— Excerpted text —
------------------------------------------------------------

Automated object detection and/or recognition (ODR) is a core facility enabling sophisticated treatment of raw data. Applications are varied, but illustrative examples include detection of physical objects (from simple geometric shapes through to geographic features, vehicles and faces) in raw static images or video, as well as detection of audio objects such as songs or voices in raw audio data. In some cases, detection (i.e., detection and/or recognition) is practically the whole application, in others, it is a small part of a much larger application.
A myriad of techniques have been developed for ODR, each with its advantages and disadvantages. However, a constant theme over time has been a demand for better efficiency as raw data sets grow ever larger. For example, it is desirable to recognize aspects of non-text media available in large public computer networks to facilitate non-text media search functionality, but it is not uncommon for corresponding raw data sets to contain items numbering in the billions. At such scales even small improvements in detection speed and accuracy can have large efficiency impacts, and it is desirable to know when a particular technique has been optimally configured in some respect.
An efficient, effective and at times superior object detection and/or recognition (ODR) function may be built from a set of Bayesian stumps. Bayesian stumps may be constructed for each feature and object class, and the ODR function may be constructed from the subset of Bayesian stumps that minimize Bayesian error for a particular object class. That is, Bayesian error may be utilized as a feature selection measure for the ODR function. Furthermore, Bayesian stumps may be efficiently implemented as lookup tables with entries corresponding to unequal intervals of feature histograms. Interval widths and entry values may be determined so as to minimize Bayesian error, yielding Bayesian stumps that are optimal in this respect.
This Summary is provided to introduce a selection of concepts in a simplified form that are further described below in the Detailed Description. This Summary is not intended to identify key or essential features of the claimed subject matter, nor is it intended to be used as an aid in determining the scope of the claimed subject matter.
The same numbers are used throughout the disclosure and figures to reference like components and features.
In an embodiment of the invention, an efficient object detection and/or recognition (ODR) function is built from a set of Bayesian stumps. A Bayesian stump may be implemented with a lookup table (LUT) having entries corresponding to intervals of a feature histogram. Each Bayesian stump may have a specified (and possibly same) number of entries. The entries may correspond to feature intervals having unequal width. The width of the intervals may be automatically determined. The width of the intervals and the value of corresponding lookup table entries may be set so as to minimize Bayesian error. That is, the Bayesian stump may be constructed so as to be optimal with respect to Bayesian error for a given feature and lookup table.
Such Bayesian stumps may be constructed for each feature and object class. Each such Bayesian stump may be considered, by itself, a weak classifier. An adaptive boosting (“Adaboost”) technique may be utilized to construct a strong classifier, that is, an effective ODR function, based on Bayesian stumps. Such boosting techniques require a way of selecting between weak classifiers and, in an embodiment of the invention, those Bayesian stumps are selected which minimize Bayesian error. That is, Bayesian error may serve as a feature selection measure for the strong classifier, and is at times superior to conventional measures such as Bhattacharyya distance or Jensen-Shannon entropy in terms of both speed and accuracy. As used herein, the term “Bayesian boosting” includes construction of Bayesian stumps as well as construction of ODR functions based on Bayesian stumps in accordance with an embodiment of the invention.
Before describing further details of object detection in accordance with an embodiment to the invention, it will be helpful to have reference to an example computing environment suitable for incorporating such.

------------------------------------------------------------

— Information shown —
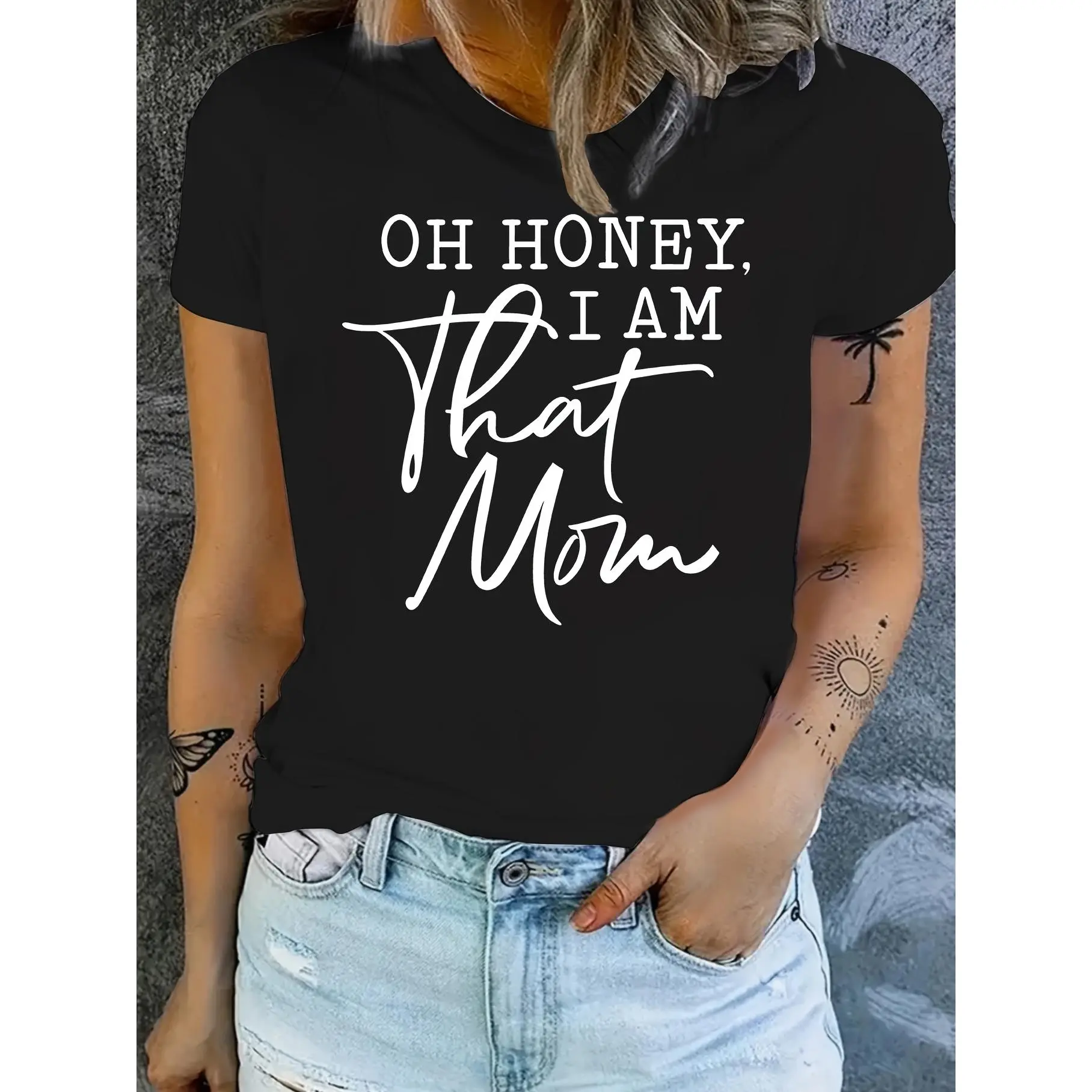 Women's Graphic T-Shirt with Oh Honey I Am That Mom Slogan, Casual Fitted Round Neck Short-Sleeve Top for Mother's Day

------------------------------------------------------------

— Work instructions —
1. Copy the part of the object detection text from "This Summary is provided" to "claimed subject matter." word for word.
2. Decide whether each statement agrees with the object detection text. Answer yes or no for each one, and quote the words of the text that decide it.
(a) Bayesian stumps may be implemented as lookup tables whose entries correspond to equal-width intervals of feature histograms.
(b) Each Bayesian stump, by itself, may be considered a weak classifier.
(c) Raw data sets for non-text media search may contain items numbering in the billions.
3. The object detection text gives examples of physical objects that can be detected in raw static images or video. List all of them.

— Answer section —
1.
This Summary is provided to introduce a selection of concepts in a simplified form that are further described below in the Detailed Description. This Summary is not intended to identify key or essential features of the claimed subject matter, nor is it intended to be used as an aid in determining the scope of the claimed subject matter.

2.
(a) No: "The entries may correspond to feature intervals having unequal width."
(b) Yes: "Each such Bayesian stump may be considered, by itself, a weak classifier."
(c) Yes: "it is not uncommon for corresponding raw data sets to contain items numbering in the billions."

3.
simple geometric shapes
geographic features
vehicles
faces